Surface-functionalized MoS2 ultrathin nanosheets for electrochemical monitoring terminal deoxynucleotidyl transferase activity based on in-situ polymerized DNA

Abstract

An efficient electrochemical biosensing strategy for terminal deoxynucleotidyl transferase (TdT) activity is developed based on thionin functionalized MoS2 ultrathin nanosheets (Th/MoS2 UTNS) and TdT-induced DNA polymerization. MoS2 ultrathin nanosheets is firstly achieved via a facile pyrolytic approach assisted by g-C3N4 sacrificial template. Followed by subsequent surface-functionalization with thionin, the Th/MoS2 UTNS composite is obtained and designed as a sensing platform for TdT activity detection.
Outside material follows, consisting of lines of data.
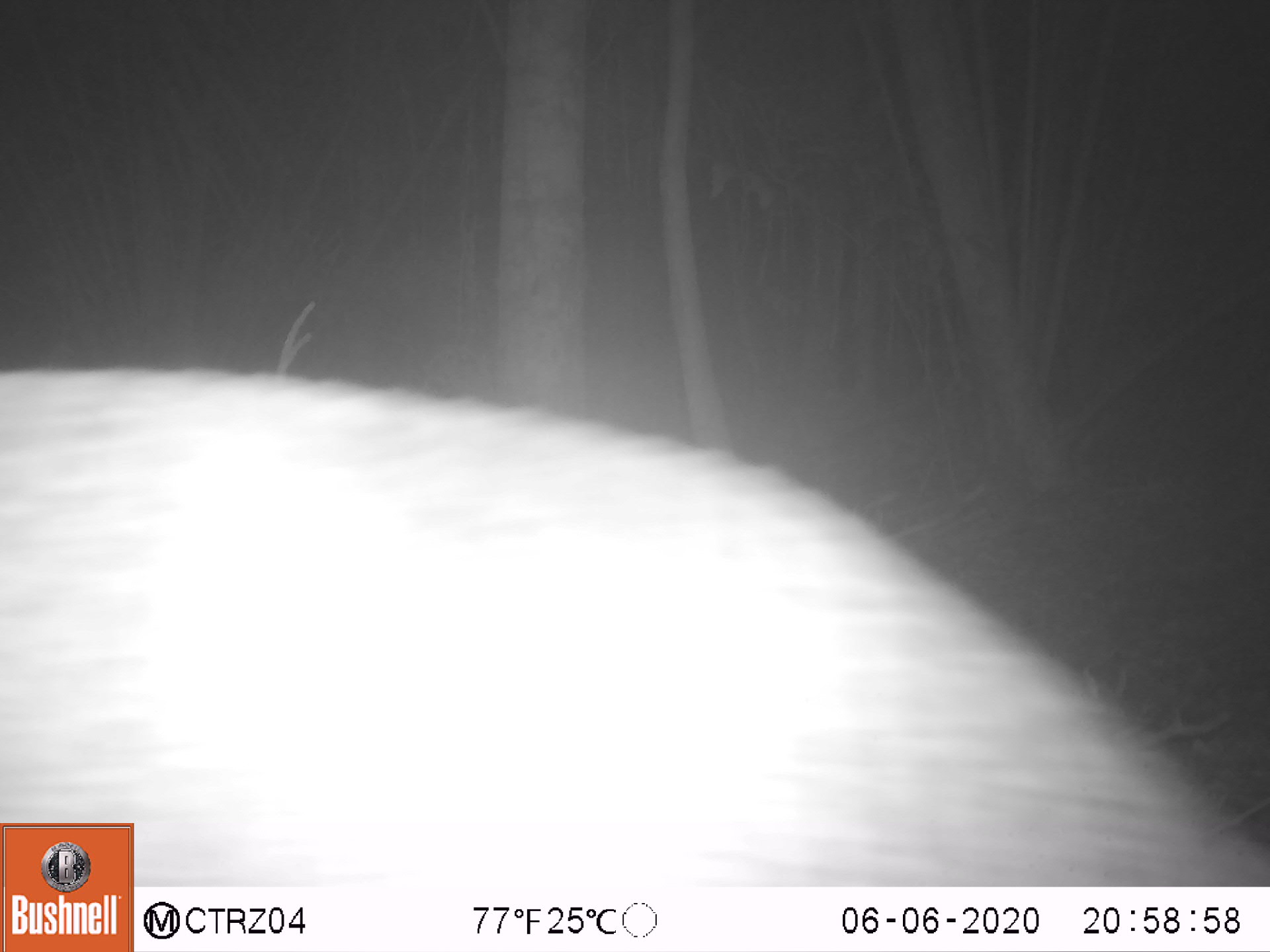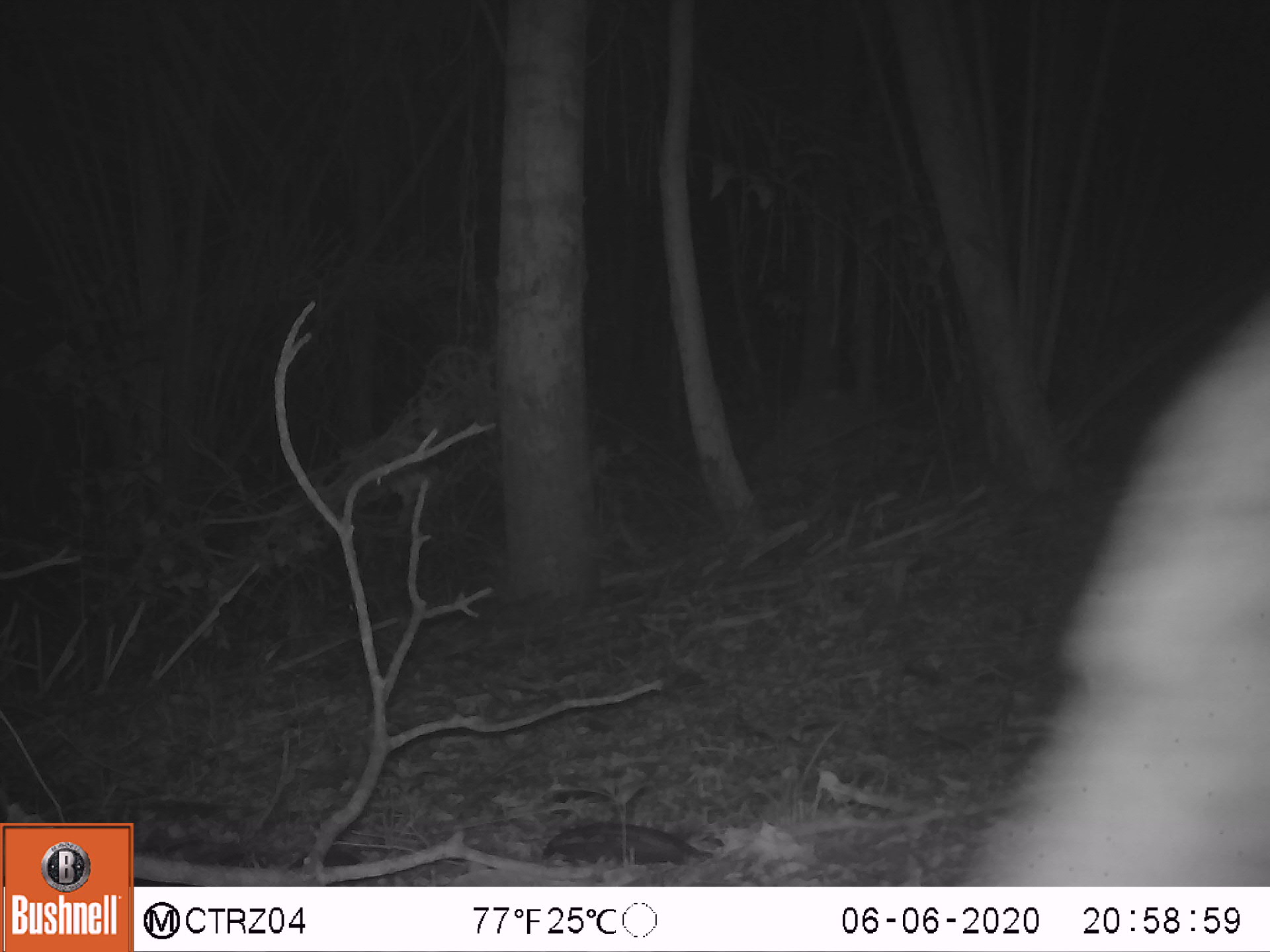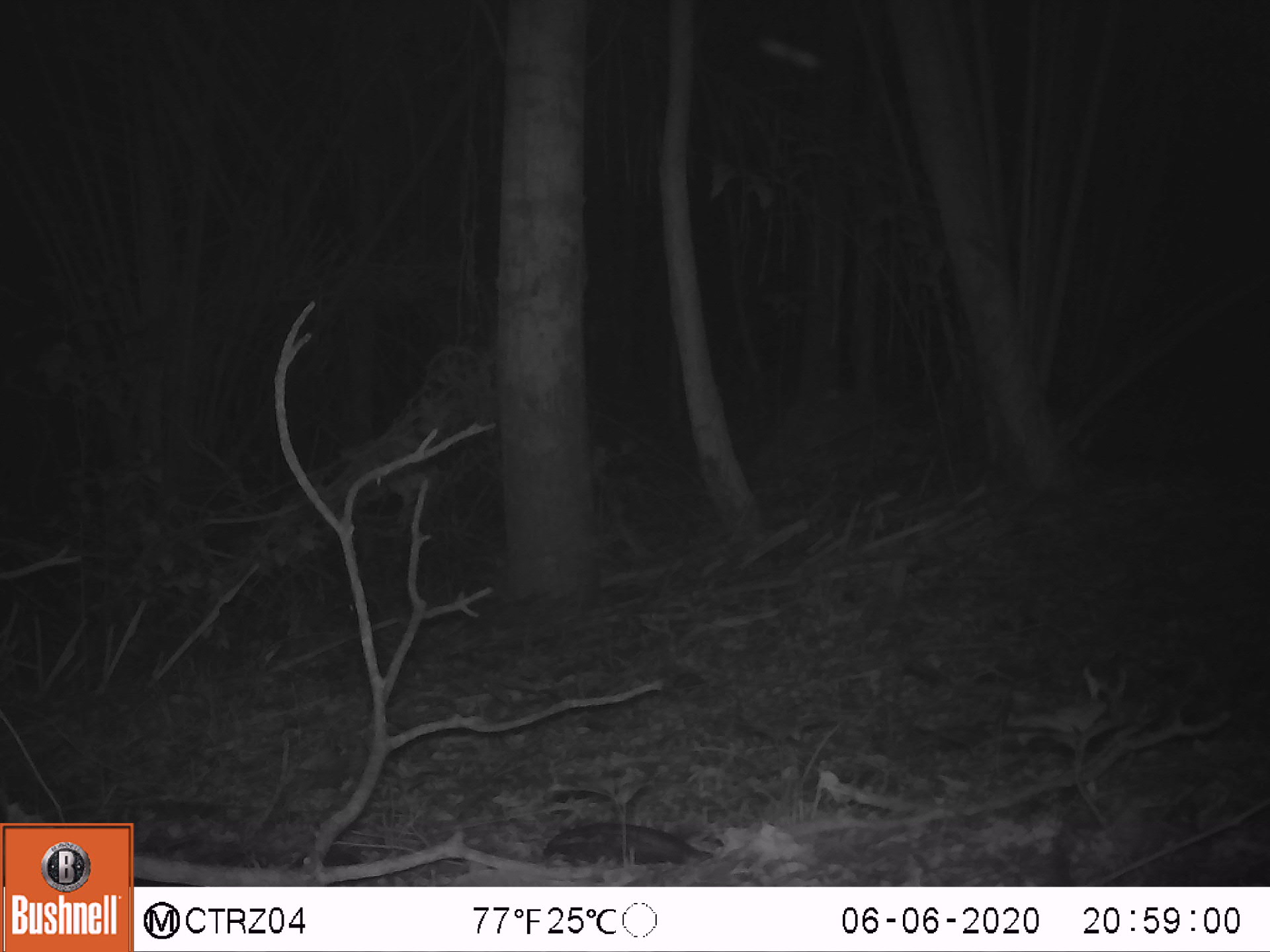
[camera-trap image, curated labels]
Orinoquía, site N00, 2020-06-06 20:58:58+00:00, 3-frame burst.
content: unidentified animal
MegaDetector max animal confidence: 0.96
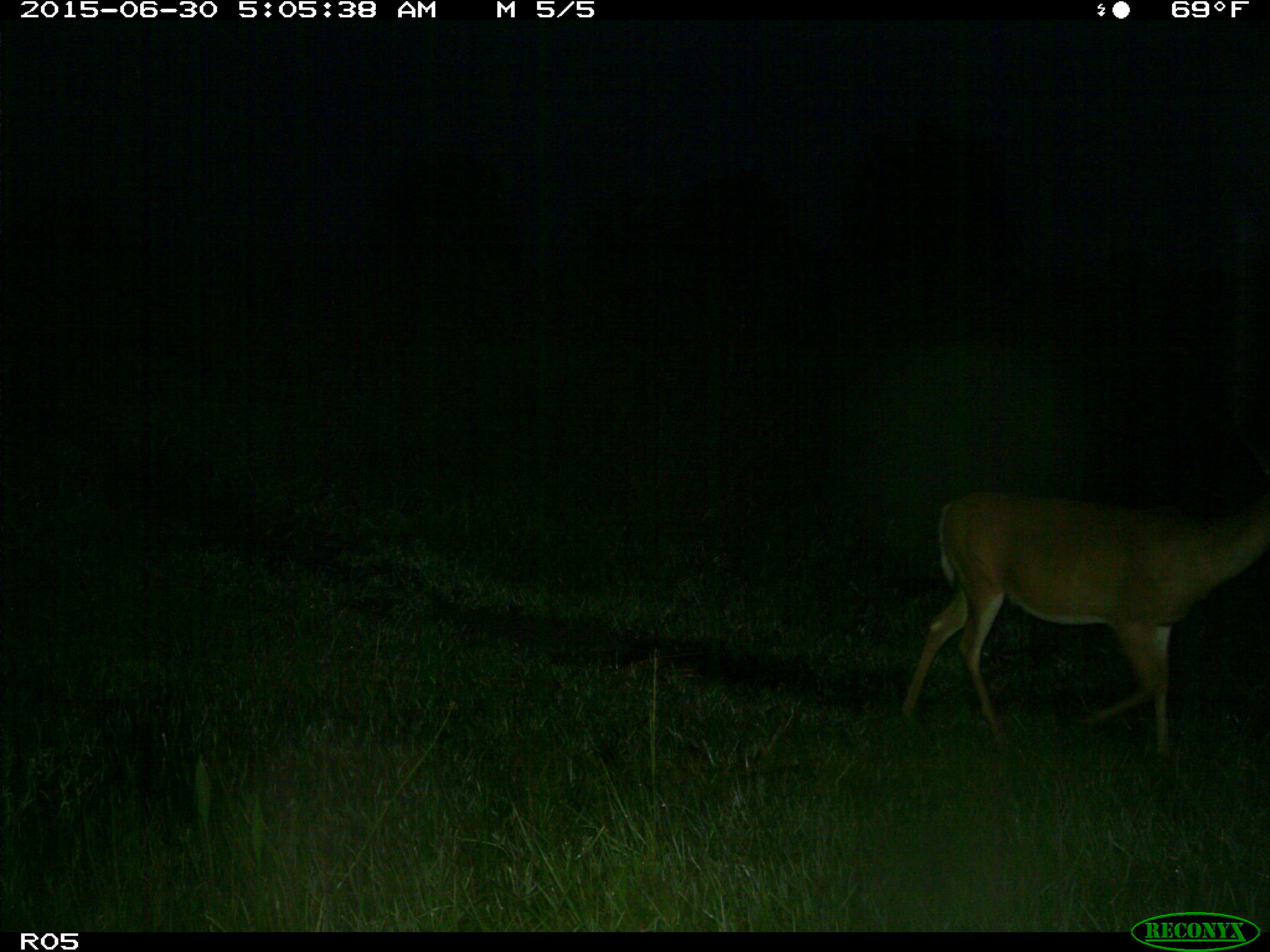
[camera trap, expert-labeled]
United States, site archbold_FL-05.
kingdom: Animalia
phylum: Chordata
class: Mammalia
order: Artiodactyla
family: Cervidae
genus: Odocoileus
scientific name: Odocoileus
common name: deer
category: unidentified deer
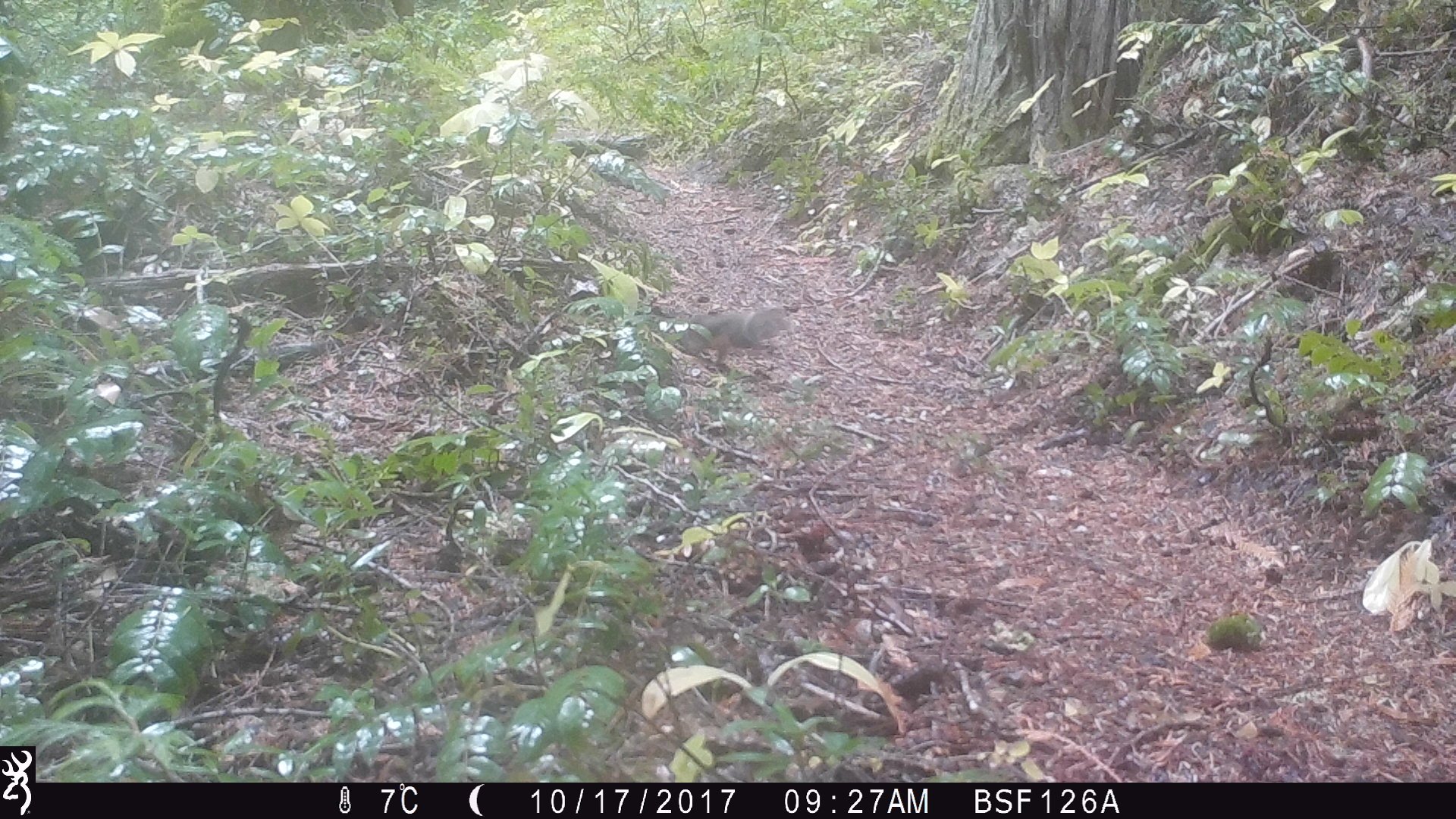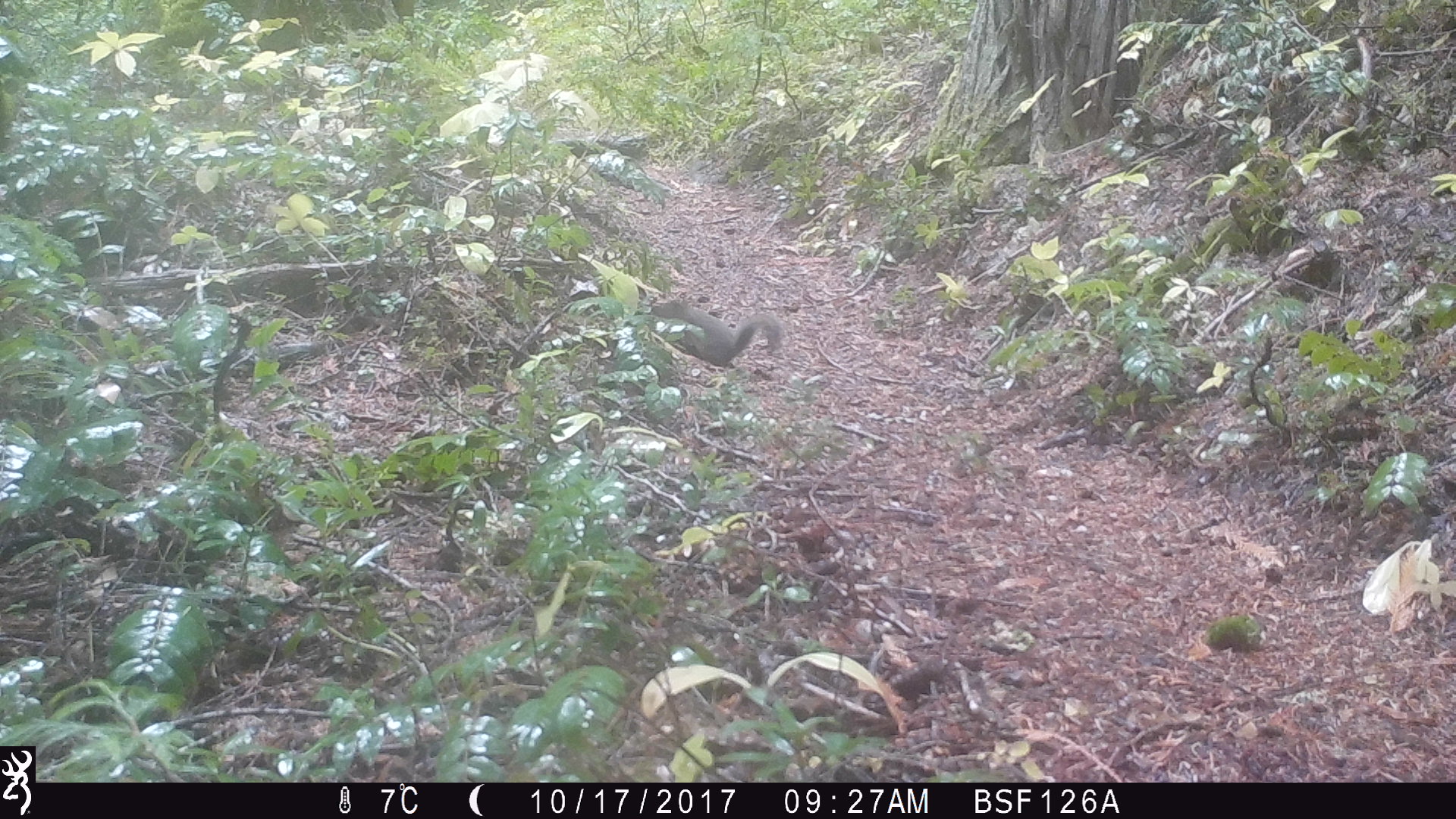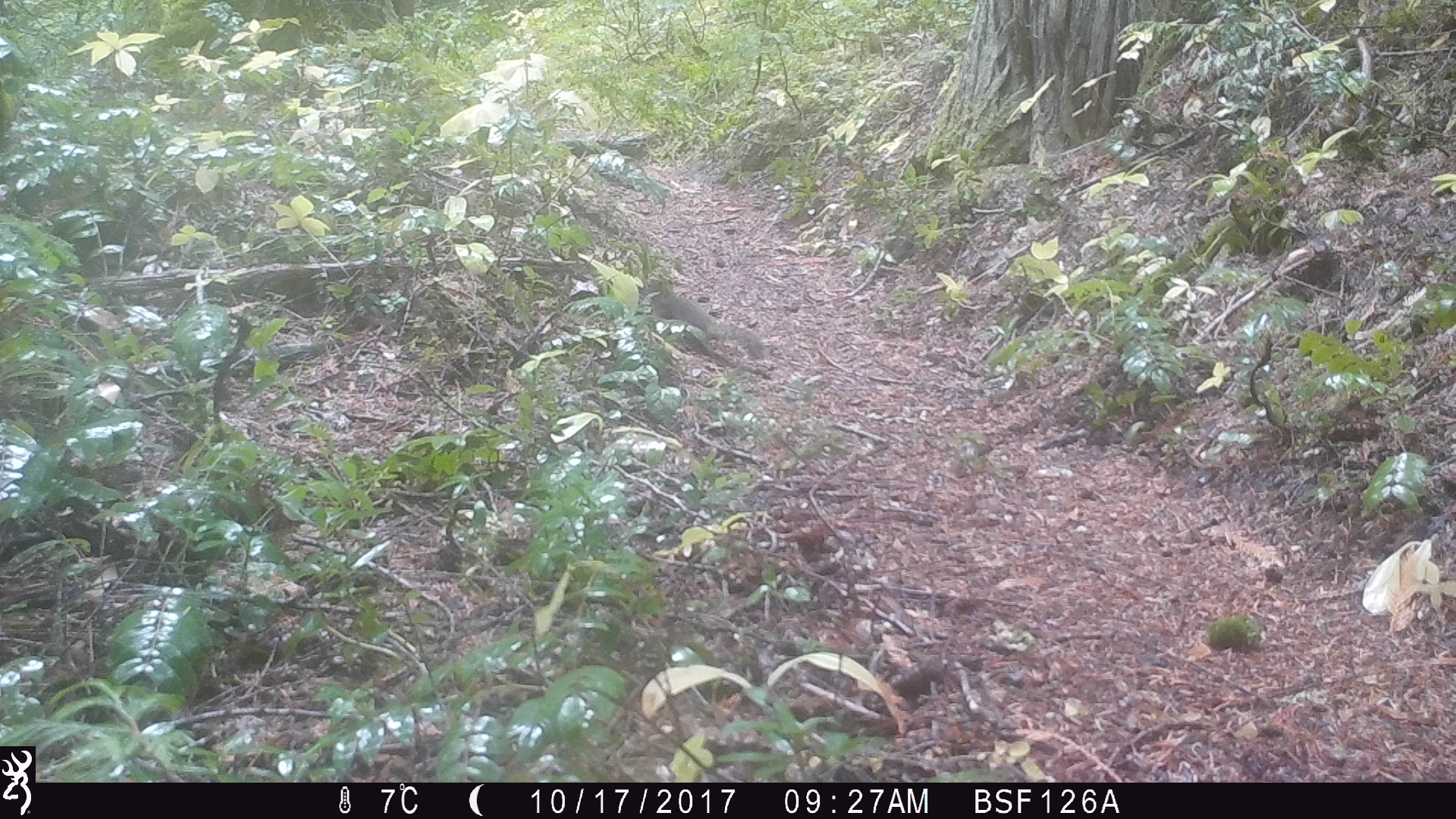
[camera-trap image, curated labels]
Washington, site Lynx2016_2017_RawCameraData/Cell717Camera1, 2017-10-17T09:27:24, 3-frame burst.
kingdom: Animalia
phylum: Chordata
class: Mammalia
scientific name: Mammalia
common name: small mammal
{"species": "small mammal (Mammalia)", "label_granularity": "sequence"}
In this approach, TdT catalyzes the polymerization of deoxyribonucleotides triphosphate (dNTP) substrate of 50% dATP-50% dTTP to the 3′-OH terminus of DNA primer and in-situ produces dsDNA consequently, which can be strongly immobilized onto thionin by intercalation and electrostatic interaction, resulting in a decreased redox signal of thionin. The proposed sensor exhibits a wide linear response for TdT in the range from 0.01 U to 2.44 U with a low detection limit of 0.0025 U. By elucidating an efficient biosensing platform on the basis of surface engineered MoS2 ultrathin nanosheets, this work sheds light on the development of novel strategy for detecting other nucleic acid or protein analytes.